Extracted data entries:
# # #

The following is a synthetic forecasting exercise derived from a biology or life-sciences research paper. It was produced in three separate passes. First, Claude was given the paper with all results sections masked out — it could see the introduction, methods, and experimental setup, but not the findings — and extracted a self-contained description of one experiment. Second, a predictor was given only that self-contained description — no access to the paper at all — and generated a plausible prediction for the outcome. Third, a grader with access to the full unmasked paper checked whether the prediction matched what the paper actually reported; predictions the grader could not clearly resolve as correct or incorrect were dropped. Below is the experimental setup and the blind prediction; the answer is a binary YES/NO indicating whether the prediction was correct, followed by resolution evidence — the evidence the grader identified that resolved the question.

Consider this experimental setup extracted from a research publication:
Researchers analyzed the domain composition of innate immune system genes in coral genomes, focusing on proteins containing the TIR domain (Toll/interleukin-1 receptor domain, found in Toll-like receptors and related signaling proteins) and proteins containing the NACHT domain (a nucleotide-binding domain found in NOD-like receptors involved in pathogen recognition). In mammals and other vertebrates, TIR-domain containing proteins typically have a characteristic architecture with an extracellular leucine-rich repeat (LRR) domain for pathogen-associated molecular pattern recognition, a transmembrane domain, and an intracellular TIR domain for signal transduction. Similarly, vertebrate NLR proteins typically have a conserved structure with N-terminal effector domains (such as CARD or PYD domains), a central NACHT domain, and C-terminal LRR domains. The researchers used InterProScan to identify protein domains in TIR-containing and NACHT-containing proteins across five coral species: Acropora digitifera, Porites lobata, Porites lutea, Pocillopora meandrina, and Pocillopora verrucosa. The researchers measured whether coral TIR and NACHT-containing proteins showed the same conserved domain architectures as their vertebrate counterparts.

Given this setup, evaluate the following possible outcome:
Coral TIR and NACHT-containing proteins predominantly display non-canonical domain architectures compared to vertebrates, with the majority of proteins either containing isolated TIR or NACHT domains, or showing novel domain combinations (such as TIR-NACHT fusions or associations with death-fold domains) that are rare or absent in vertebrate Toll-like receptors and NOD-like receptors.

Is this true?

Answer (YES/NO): YES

# # #

■ **EXERCISE PROMPT**
Working from the records above, find how many lines contain the string "setup" and answer with the bare number.

■ **SOLUTION TO THE PROBLEM**
3